I came across this blog today and was relieved to find that I’m not the only adult in her 40s who still struggles with SI, and who also hides it from their significant other. It’s doubly hard for me now because I went 16 years without SI, thinking I was successfully “recovered,” then a relationship crisis and a series of family deaths totally threw me off, and I started self-injuring again. It’s been a tough year of ups and downs, and a lot of shame and fear. I’m still working with my therapist to try and regain balance. I’ve found that Somatic Experiencing really helps, as well as the book, “Coping with Trauma-Related Dissociation.” I also paint, and write. But nothing is a magic bullet, and it still comes down to me facing myself, trying to find another way to deal with overwhelming emotions. I wonder what others have found that works for them? I’ve never reached out like this before. It feels vaguely comforting to know there are others out there, struggling with their own ghosts.

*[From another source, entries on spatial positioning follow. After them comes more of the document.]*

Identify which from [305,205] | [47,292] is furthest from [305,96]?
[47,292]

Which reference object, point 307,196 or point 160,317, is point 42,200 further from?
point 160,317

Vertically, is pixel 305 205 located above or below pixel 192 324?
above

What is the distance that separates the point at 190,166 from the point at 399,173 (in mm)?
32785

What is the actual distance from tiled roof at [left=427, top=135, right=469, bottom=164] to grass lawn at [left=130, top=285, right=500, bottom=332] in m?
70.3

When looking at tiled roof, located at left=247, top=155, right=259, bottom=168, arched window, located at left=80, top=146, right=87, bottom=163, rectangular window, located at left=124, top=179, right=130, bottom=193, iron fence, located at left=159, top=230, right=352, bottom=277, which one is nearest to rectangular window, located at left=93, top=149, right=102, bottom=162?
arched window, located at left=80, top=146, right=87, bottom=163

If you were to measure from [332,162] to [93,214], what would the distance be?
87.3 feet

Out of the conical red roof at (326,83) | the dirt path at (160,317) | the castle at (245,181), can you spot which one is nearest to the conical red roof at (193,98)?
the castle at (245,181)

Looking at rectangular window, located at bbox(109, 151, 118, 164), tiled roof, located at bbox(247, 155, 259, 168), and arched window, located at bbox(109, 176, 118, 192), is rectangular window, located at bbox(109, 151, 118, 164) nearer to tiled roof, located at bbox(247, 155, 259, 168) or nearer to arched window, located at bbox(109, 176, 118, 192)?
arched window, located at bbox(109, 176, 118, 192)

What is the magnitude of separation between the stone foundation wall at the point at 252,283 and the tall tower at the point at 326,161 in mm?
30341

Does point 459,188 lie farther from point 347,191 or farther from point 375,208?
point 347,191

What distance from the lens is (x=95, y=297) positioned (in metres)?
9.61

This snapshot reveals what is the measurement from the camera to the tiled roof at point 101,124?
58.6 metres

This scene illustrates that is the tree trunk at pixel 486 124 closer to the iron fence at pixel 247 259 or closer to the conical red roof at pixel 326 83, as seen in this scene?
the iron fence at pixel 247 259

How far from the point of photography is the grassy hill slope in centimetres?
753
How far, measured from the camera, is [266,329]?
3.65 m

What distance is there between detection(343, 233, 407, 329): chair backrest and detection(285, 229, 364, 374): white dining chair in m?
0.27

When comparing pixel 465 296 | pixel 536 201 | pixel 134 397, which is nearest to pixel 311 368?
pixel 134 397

You aren’t the only one. I am near 40 and SI for the first time in my life. I’ve experienced deaths of close friends, rape, etc. It is all coming down on me now. The Urgent care is starting to get suspicious of me. No judgement here. I know I need to stop and you do too. The trick is finding out how to do it! You aren’t alone!
I myself am 49, Started when I went through a book about Post Tramatic Stress Syndrom with my theripst. I was so dissociated that I started to SH. That was about 4 years ago I have been ok this past month but it is a day to day strugle. I started it to punish myself for letting things happen to me when I was younger. Now I know that It was not my fault at all. But When I get stresses that is the first thing that comes to my mind is to punish myself for my wrongs.
Thank you for your comments. It’s reassuring to know others my age are struggling with this behavior — I don’t feel so bad about it. Part of me thinks I should know better by now, after all these years. I first started SI when I was 4, and the worst of it was when I was a teenager. I thought I “beat” it in my late 20s, and felt very triumphant and strong for many years. It’s humbling to realize that life’s challenges never end, and that I’m always at risk for sliding back into old, familiar habits. When everything breaks loose, I look for the one thing that is guaranteed to soothe me and calm down the emotions. When nothing feels real, SI makes me feel grounded. Until afterwards, when I feel remorse, pain and fear. I don’t want to be doing this into my 50s, 60s and beyond. And yet I’ve been developing more compassion for this part of myself. Some people drink or use drugs, some people have food issues, or have affairs — anything to calm their anxiety. SI is what I do when I can’t see any other way out. So I continue to try new ways of coping, and if I slip, I try to go easy on myself and not get too discouraged. Fundamentally I know I’m a good person.
It really does help to realize you are not alone! I am 45 now and I am working on trying to quit AGAIN. I found this blog and it’s really inspired me to try – since I realize now I am not a total freak. It’s been about three weeks since I SI’d which I feel good about. I found one friend that I confided in that I can text when I get the urge. She has bulimia so she knows what it is like to have an urge that you want to give into really badly. When I make a conscious choice to tell it helps me remember I want to not SI. The only problem is the thoughts and feelings I want to block with SI have to be felt & thought then but that is probably what is normal.